§ **Directions for this task**: Carry on the passage about tax-saving investments, starting right after its last sentence.

Sound investing earns you money in two ways. The first is through the returns you receive when your investments increase in value. The second way is through tax savings from investing in instruments that reduce the amount of tax you owe. Investments may be tax-deferred, tax-deductible or both. You pay no tax on tax-deferred investments until you draw out your money. In some cases, you may be allowed to invest pre-tax dollars, according to Nationwide, so you also defer taxes on your contributions. Tax-deductible investments allow you to deduct the amount you invest from your taxable income so you pay tax on less money.
Employee-sponsored 401k plans are both tax-deferred and tax-deductible. You'll save in the short term by deducting the amount you contribute from your taxable earnings. For as long as your money stays in the 401k, you won't pay taxes on it -- not on the principal contributions and not on gains resulting from increases in value. You will, however, be taxed on the money you withdraw after retirement.

§ **Provided material**:
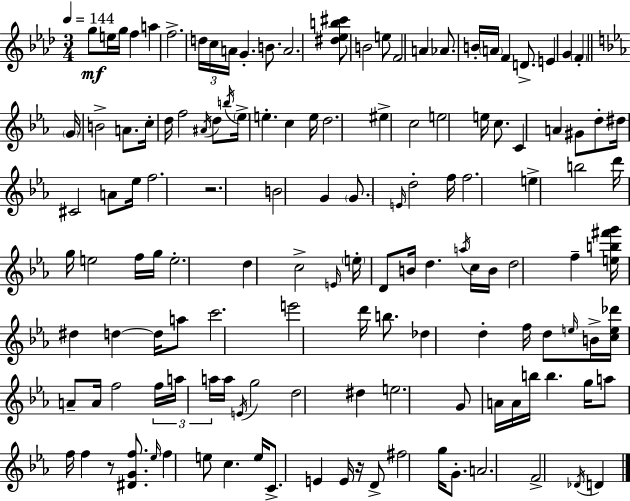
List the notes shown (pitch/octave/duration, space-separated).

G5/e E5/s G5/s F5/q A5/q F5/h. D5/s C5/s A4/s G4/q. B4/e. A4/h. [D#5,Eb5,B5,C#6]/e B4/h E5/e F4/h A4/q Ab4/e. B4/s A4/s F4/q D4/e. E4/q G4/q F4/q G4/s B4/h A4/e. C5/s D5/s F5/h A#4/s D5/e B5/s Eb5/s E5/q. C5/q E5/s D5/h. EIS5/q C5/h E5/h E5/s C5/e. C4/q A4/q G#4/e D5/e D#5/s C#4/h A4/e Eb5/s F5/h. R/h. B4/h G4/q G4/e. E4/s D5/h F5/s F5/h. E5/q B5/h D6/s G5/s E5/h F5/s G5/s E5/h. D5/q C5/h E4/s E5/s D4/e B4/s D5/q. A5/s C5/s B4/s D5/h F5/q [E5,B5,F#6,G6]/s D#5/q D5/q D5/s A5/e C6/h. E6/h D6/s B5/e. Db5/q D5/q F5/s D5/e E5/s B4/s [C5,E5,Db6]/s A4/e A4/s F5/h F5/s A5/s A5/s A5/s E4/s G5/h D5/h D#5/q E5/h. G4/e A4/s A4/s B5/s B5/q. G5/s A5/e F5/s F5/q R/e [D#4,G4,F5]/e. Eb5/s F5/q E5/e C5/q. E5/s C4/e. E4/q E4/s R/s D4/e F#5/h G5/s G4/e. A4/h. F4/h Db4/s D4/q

---

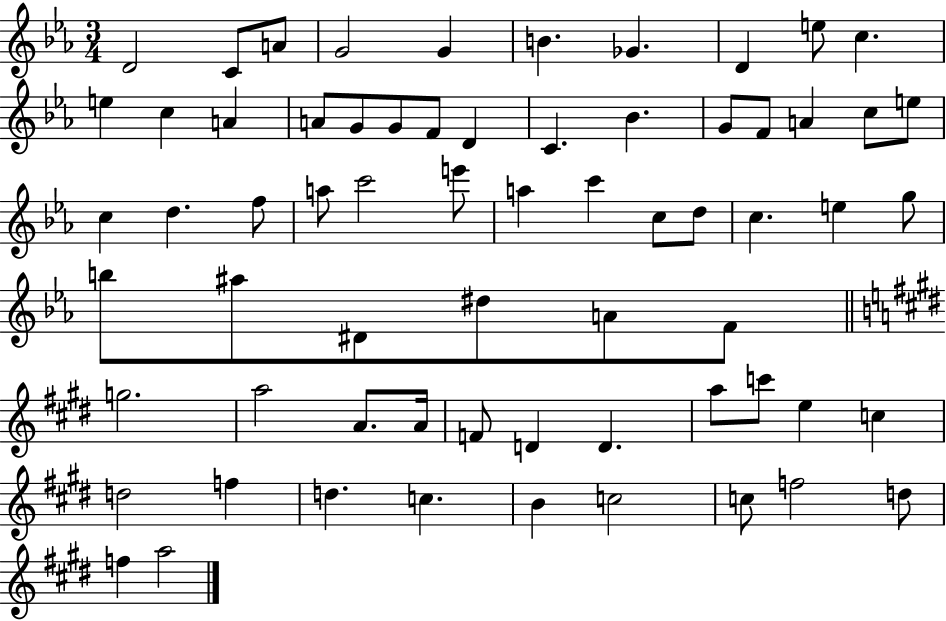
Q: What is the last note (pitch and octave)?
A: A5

§ **Response to this exercise**:
Individual Retirement Accounts
Traditional IRAs and Roth IRAs both offer tax advantages. You may be able to deduct your contributions to a traditional IRA account. Taxes are deferred until you start withdrawing money. Roth IRA contributions come from after-tax money, but withdrawals are tax-free once your turn 59-1/2
An annuity is an insurance investment that can provide you with guaranteed retirement income. The tax-deferred varieties grow tax-free until you withdraw money. At that point, the IRS taxes the withdrawals at the same rate as your income. A fixed annuity is the type that provides a guaranteed stream of income after a predetermined number of years, according to Fidelity.com. A variable annuity is riskier because it can lose value, but it has the potential to reap larger gains in value. Your annuity contributions may be tax-deductible if the annuity is part of an employer-sponsored retirement plan.
529 savings plans and Coverdell savings accounts provide tax-advantaged ways to save for college expenses. You'll fund these plans with after-tax income, but the money grows tax-free and withdrawals are tax-free as long as you use them for qualified expenses. You may use educational savings accounts for students up to age 30. Some states allow you to deduct your contributions to 529 savings plans.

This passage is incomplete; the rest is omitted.